В дневной полутьме и тишине церкви опустилась на колени. Поставила свечки за всю семью, и молилась за всех. Пусть пламя свечей подымет её молитвы к небу! А особенно – за слабого духом Государя. Чтобы в нынешнем своём тяжёлом одиночестве в Ставке, без тепла от жены и от сына, но перед чередою неотклонимых государственных дел – был бы сам он неуклонен, нешаток, достоин той твёрдости, которой жаждет страна.
Делающие зло истребятся. И потомство нечестивых истребится. Потомство же праведника в благословение будет.
15
Ликоня была для Саши Ленартовича какое-то заклятье, искус. Её недоуменно-загадочные поводливые глаза так и играли перед ним все эти годы, хотя за всю войну он приезжал только два раза коротко. Когда же ему приходилось видеть её – то всякое свиданье она ударяла в сердце как первый раз! и всякий раз новая! В этом маленьком лице скрывались неизмеренность очарования, всякий час поворачиваясь чем-то новым.
Саша понимал, что Ликоня, – все звали её так, а он для себя и для неё Еленькой, Ёлочкой, – никак не подходит к направлению его жизни и к размаху ожидаемой борьбы. Он хорошо представлял истинный идеал русской женщины:
- Не для пошлых и низких страстей
- Ты таила на сердце богатства свои.
- Ты нужна для страдающих братьев-людей,
- Для великого общего дела любви.
Женщина должна быть – помощница, соратница, и сама по себе энергичная деятельница на общее благо.

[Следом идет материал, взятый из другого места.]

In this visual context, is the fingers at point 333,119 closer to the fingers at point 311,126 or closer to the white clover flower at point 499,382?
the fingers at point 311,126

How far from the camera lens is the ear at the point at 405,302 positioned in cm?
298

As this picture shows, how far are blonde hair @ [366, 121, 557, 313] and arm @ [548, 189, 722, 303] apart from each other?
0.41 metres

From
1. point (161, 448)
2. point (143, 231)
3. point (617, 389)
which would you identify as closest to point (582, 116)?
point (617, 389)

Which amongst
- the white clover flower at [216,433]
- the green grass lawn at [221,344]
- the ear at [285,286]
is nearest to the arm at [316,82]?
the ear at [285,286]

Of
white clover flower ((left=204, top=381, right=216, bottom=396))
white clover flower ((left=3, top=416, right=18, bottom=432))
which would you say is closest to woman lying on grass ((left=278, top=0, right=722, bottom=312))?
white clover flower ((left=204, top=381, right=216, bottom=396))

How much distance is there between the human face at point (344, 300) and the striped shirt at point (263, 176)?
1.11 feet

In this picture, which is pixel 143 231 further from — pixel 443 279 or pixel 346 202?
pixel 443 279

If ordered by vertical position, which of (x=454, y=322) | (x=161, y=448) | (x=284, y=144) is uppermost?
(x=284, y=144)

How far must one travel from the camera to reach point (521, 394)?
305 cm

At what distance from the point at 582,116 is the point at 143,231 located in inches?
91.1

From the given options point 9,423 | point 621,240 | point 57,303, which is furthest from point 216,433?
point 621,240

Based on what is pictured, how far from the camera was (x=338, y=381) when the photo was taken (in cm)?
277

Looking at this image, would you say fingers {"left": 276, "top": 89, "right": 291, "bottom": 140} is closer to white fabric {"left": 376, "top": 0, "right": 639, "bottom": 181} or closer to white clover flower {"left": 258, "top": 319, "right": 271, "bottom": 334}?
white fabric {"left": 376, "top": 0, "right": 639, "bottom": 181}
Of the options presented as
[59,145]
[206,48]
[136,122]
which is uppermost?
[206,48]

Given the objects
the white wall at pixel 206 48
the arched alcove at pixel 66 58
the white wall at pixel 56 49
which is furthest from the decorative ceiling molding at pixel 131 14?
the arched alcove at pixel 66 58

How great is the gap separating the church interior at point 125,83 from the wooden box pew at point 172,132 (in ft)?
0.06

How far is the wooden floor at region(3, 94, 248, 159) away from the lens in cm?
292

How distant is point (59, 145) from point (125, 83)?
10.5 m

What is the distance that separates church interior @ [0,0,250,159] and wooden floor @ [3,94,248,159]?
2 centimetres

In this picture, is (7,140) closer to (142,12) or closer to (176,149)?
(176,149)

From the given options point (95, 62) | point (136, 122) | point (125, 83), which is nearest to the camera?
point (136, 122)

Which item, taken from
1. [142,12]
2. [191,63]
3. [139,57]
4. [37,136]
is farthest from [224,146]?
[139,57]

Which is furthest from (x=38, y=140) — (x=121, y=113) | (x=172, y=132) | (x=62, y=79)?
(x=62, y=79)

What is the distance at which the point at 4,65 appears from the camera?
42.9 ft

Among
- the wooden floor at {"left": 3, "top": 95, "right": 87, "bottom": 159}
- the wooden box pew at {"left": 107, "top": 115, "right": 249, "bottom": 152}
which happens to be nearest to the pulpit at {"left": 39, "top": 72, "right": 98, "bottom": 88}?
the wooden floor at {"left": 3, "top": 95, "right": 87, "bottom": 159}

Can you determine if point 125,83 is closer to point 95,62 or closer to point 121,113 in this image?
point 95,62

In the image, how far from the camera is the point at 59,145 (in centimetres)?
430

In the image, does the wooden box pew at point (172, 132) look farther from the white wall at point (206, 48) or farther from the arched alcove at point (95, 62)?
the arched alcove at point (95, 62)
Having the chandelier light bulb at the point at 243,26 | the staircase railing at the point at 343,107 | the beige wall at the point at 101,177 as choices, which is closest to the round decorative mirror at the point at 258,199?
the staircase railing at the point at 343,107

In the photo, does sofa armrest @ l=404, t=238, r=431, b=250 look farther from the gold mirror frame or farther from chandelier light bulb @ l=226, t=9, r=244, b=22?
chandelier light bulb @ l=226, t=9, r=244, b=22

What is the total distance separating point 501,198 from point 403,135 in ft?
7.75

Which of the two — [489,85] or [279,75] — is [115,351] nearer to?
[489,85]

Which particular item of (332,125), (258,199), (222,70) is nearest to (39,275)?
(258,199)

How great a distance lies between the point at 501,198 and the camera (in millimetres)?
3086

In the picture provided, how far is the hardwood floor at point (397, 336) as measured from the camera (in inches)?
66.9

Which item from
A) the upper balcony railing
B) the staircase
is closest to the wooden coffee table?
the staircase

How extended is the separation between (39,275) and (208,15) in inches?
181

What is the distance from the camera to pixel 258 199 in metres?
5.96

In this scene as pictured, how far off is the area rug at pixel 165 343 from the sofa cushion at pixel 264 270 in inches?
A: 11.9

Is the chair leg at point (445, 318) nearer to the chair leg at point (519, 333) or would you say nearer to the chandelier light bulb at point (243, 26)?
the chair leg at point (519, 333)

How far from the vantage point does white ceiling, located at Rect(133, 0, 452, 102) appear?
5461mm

По всем сашиным воззрениям, женщина не смела играть такую роль в жизни революционера, какую уже взяла Еленька, – или уж во всяком случае должна была тогда быть и сама революционеркой. Она же – отдалась самой изломанной буржуазной моде, неприятному модернистскому стилю, – так что даже покладистая Вероня не могла с ней далее дружить, разошлись совсем, – а не мог Саша выбросить её из мыслей ни на день, презирал свою слабость – и не мог. И всякую свободную минуту – прожигающе вспоминал её. И даже мог уразуметь, что она нескрыто подражает загадочной Комиссаржевской, что всё это может быть только поза, – а тянуло к ней одурчиво.
Если бы не война, не армия, и он все эти годы был бы в Петербурге – может быть он сумел бы подчинить её своему духу, своей воле, направить как надо, и даже воспитать для себя, и всю завоевать. Но из армии, а она в Петербурге, среди всего этого яда, – ничего он поделать не мог. Она и нисколько не была им занята, и нисколько не пыталась привлечь, на письма отвечала ему изредка, коротко, малосмысленно, а он так же бессмысленно эти письма хранил и даже (стыдно) целовал, испытывая нежность к самим листикам.